• Tarea indicada A:
Copia tal cual el pasaje del texto sobre Melecio de Antioquía que empieza con "JUAN CRISÓSTOMO" y sigue hasta "presente conservándola sincera!".

• Texto de lectura:
====

JUAN CRISÓSTOMO
Melecio de Antioquía
I
Al contemplar con mis ojos y ver en torno mío esta sagrada reunión, y a toda la ciudad presente en este sitio, no hallo qué alabar primero, si al bienaventurado Melecio (que aún después de su muerte goza de semejantes honores) o el cariño que vosotros le profesáis (puesto que, aún después de la muerte, manifestáis tan gran benevolencia para con vuestros pastores). ¡Bienaventurado es en verdad este santo, que pudo formar dentro de vosotros tan acendrado cariño! ¡Bienaventurados sois vosotros, que habéis recibido de él semejante depósito de la caridad, y continuáis hasta el presente conservándola sincera!
II
Han transcurrido ya cinco años desde que aquel bienaventurado se trasladó al trono de Jesús, al que tanto deseaba llegar. Sin embargo, como si ayer o antesdeayer lo hubierais visto aún, con ese mismo ferviente cariño habéis venido hoy a su encuentro. ¡Envidiable quien tales hijos engendró! ¡Envidiables los que tuvisteis en suerte un padre semejante! ¡Generosa y admirable fue la raíz, y los frutos también han sido dignos de ella! Así como una maravillosa raíz, cuando está oculta en la tierra no aparece, pero por sus frutos muestra la fuerza de su propia virtud, así el bienaventurado Melecio, oculto en este sepulcro, no se muestra visible a nuestros ojos corporales, mas a través de vosotros, que sois sus frutos, nos muestra la fuerza de su propia virtud.
III
Aunque nosotros callemos, basta con la sola festividad, y con el fervor vuestro, para publicar el gran amor que os tuvo el bienaventurado Melecio. En tanto grado encendió en vuestras mentes su cariño, que aún con solo su nombre os sentís fervorosos, y con sólo escucharlo os entusiasmáis. Por tal motivo yo ahora, no al caso sino muy inserto en su nombre, os dirijo mi discurso. A la manera que uno entrelaza una corona y, esmaltándola de margaritas, la hace aún más resplandeciente con la abundancia de las piedras preciosas, así yo hoy, al ir entrelazando su sagrada cabeza con la corona de los encomios, al mismo tiempo entretejeré en mi discurso la continua frecuencia de Melecio, a la manera de unas margaritas, con la esperanza de hacerlo más agradable y hermoso.

====

• Registros proporcionados:

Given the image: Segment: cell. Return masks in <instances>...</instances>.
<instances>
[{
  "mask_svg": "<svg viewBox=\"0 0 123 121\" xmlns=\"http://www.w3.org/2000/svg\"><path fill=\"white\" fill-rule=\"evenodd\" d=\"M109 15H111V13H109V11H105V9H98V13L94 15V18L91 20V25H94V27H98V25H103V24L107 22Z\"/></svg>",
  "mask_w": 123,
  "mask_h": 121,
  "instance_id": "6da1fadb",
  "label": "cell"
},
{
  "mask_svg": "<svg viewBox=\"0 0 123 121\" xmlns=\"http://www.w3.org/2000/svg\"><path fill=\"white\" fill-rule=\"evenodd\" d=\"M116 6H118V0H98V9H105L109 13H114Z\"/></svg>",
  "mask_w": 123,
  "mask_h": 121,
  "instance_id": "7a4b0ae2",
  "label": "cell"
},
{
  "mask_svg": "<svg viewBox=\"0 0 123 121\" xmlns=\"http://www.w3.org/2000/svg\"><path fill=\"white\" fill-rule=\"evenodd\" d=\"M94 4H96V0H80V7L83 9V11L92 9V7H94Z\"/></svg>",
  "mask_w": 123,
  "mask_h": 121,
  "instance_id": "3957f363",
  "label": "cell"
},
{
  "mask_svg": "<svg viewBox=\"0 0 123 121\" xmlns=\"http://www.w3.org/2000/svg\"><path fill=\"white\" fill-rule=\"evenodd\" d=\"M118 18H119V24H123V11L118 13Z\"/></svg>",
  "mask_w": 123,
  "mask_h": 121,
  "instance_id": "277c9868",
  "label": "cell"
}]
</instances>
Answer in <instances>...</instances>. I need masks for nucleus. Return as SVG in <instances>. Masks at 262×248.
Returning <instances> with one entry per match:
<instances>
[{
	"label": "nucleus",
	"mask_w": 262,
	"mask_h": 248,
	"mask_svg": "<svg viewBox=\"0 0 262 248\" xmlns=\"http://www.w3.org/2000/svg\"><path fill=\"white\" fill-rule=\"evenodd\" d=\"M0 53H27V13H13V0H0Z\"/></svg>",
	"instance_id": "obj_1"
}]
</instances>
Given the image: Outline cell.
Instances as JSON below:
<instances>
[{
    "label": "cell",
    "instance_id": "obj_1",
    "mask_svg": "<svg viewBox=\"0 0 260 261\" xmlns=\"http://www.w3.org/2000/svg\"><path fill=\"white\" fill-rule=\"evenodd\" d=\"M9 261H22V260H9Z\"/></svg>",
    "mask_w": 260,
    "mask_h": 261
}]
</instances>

====

• Tarea indicada B:
Muestra cada línea de los registros en la que aparezca la palabra "Given".

• Resultado final A:
JUAN CRISÓSTOMO
Melecio de Antioquía
I
Al contemplar con mis ojos y ver en torno mío esta sagrada reunión, y a toda la ciudad presente en este sitio, no hallo qué alabar primero, si al bienaventurado Melecio (que aún después de su muerte goza de semejantes honores) o el cariño que vosotros le profesáis (puesto que, aún después de la muerte, manifestáis tan gran benevolencia para con vuestros pastores). ¡Bienaventurado es en verdad este santo, que pudo formar dentro de vosotros tan acendrado cariño! ¡Bienaventurados sois vosotros, que habéis recibido de él semejante depósito de la caridad, y continuáis hasta el presente conservándola sincera!

• Resultado final B:
Given the image: Segment: cell. Return masks in <instances>...</instances>.
Given the image: Outline cell.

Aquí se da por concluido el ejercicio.